18 July 2017 Engineering

Logstash Persistent Queue

By Colin Surprenant

In Logstash 5.1, persistent queue was introduced as a beta feature. As of Logstash 5.4, it has been officially promoted to a GA feature. Persistent Queue (PQ) has been a top feature request and is now recommended for production usage. It enables stronger resiliency with local disk persistence and allows Logstash to locally spool data to smoothly handle ingestion throughput spikes. Additional info on PQs is available in the documentation.

Design

What is PQ

By default, Logstash uses in-memory queuing between the input and filter+output pipeline stages. If Logstash experiences a failure, the in-flight and in-memory data being processed will be lost.

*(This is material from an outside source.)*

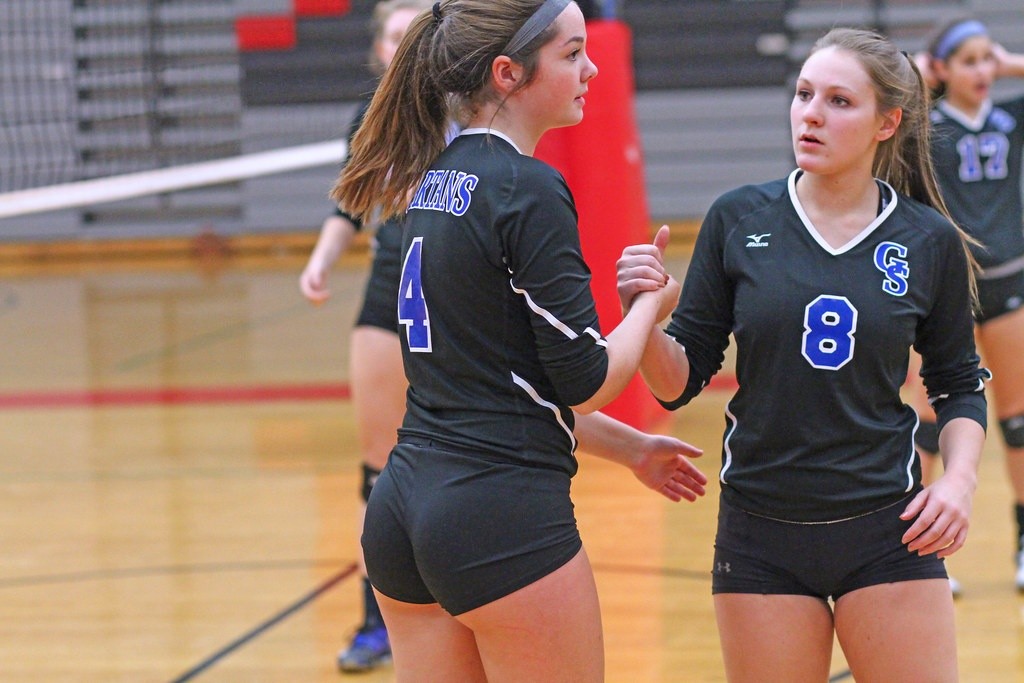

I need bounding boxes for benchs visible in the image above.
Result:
[240,0,1024,226]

In order to protect against data loss during abnormal termination, Logstash introduced the persistent queue feature which stores input data on disk as an adaptive buffer, and uses pipeline acknowledgement back to the persistent queue upon processing completion. Any unacknowledged data (not fully processed and outputted) will be replayed upon restarting Logstash.

PQ

Initial design goals

  • At-Least-Once delivery: The primary goal of the PQ design is to avoid data loss in case of abnormal failures and aim at providing At-Least-Once delivery guarantees. At-Least-Once delivery means that upon a failure, any unacknowledged data will be replayed when restarting Logstash. Depending on the failure conditions, At-Least-Once also means that already processed but unacknowledged data could be replayed and result in duplicate processing. This is the tradeoff of At-Least-Once; to aim for no-data-loss upon failures at the possible cost of having duplicate data. For more information about handing duplicates, see Suyog Rao’s blog post.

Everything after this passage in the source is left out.